Manti Te’o helps turn MTV’s documentary series about online relationships into—no hoax!—a big hit

On their new MTV show Catfish, Nev Schulman and Max Joseph help people in online relationships discover if they’re being duped. (Spoiler: Usually they are. See below.) After the Manti Te’o hoax, ratings soared to 2.8 million viewers, and “catfish” became part of the national lexicon. Schulman, 28, whose own fake digital romance was featured in the 2010 film that inspired the series, says anyone can be a victim. “Don’t take everything at face value,” he says. Adds Joseph, 31: “Ask to Skype, do a Google search. Make someone earn your trust.”


Emery, a transgender male, lied to his online girlfriend Kya about his identity and name (Alyx), but she duped him too. At first they salvaged the relationship, but the two split after filming ended. Now the California audio student, 21, is dating a girl he met on Tumblr. He wasn’t fooled this time: “We Skype!”

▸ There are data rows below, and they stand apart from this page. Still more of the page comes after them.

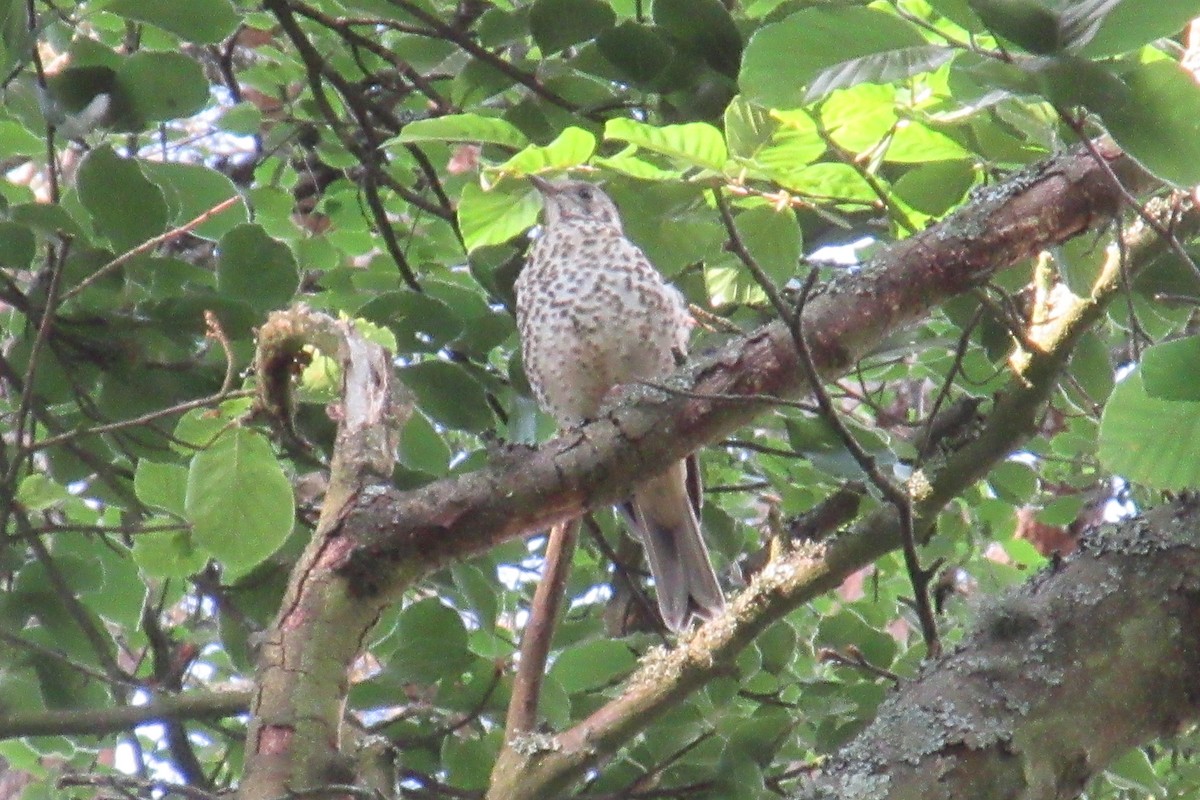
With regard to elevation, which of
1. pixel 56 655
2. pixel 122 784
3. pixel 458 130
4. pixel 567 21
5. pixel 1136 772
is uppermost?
pixel 567 21

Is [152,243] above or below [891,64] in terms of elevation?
above

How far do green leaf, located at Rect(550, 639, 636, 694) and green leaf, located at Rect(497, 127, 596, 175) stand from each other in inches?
55.3

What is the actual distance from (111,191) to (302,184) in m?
1.73

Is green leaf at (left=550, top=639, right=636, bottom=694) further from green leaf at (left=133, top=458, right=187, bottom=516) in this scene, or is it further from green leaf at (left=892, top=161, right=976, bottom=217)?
green leaf at (left=892, top=161, right=976, bottom=217)

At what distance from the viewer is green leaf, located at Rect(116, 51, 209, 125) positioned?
2.16 meters

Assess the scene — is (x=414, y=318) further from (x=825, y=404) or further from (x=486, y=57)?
(x=825, y=404)

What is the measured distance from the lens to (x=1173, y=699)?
1.69 meters

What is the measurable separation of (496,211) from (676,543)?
1.53 m

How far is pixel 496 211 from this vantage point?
68.3 inches

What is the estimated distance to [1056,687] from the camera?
167 cm

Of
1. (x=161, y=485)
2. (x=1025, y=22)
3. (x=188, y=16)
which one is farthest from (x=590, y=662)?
(x=1025, y=22)

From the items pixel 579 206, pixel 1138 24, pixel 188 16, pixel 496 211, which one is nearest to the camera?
A: pixel 1138 24

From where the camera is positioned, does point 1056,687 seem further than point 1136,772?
No

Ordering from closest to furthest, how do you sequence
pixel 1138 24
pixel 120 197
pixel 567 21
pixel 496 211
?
pixel 1138 24 < pixel 496 211 < pixel 120 197 < pixel 567 21
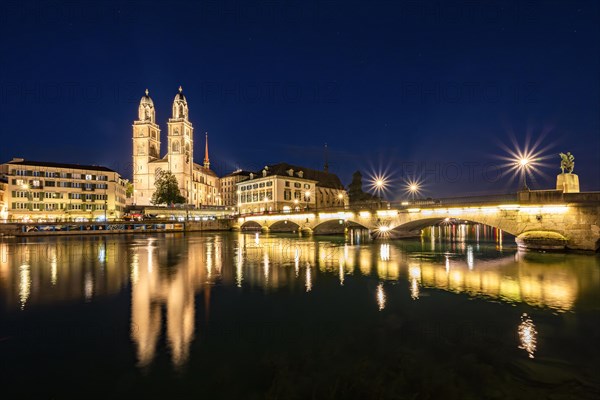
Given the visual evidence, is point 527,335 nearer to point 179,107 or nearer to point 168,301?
point 168,301

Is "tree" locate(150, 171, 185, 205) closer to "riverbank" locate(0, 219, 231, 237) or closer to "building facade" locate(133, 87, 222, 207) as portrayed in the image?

Since discovering her online boyfriend wasn’t who he claimed to be, the Maryland actress and model, 24, has found a new beau (whom she met in person!) and discovered that being on TV has its perks: “I got pulled over and the police let me pass. That was great.”


After being bullied, the Alabamian, 20, created a fake profile of a male model for revenge and later used it to “have relationships with girls.” After one confronted her, “I came out [as a lesbian] to her and everyone, and now I’m just me.” She wants to inspire others to be themselves: “It feels so great.”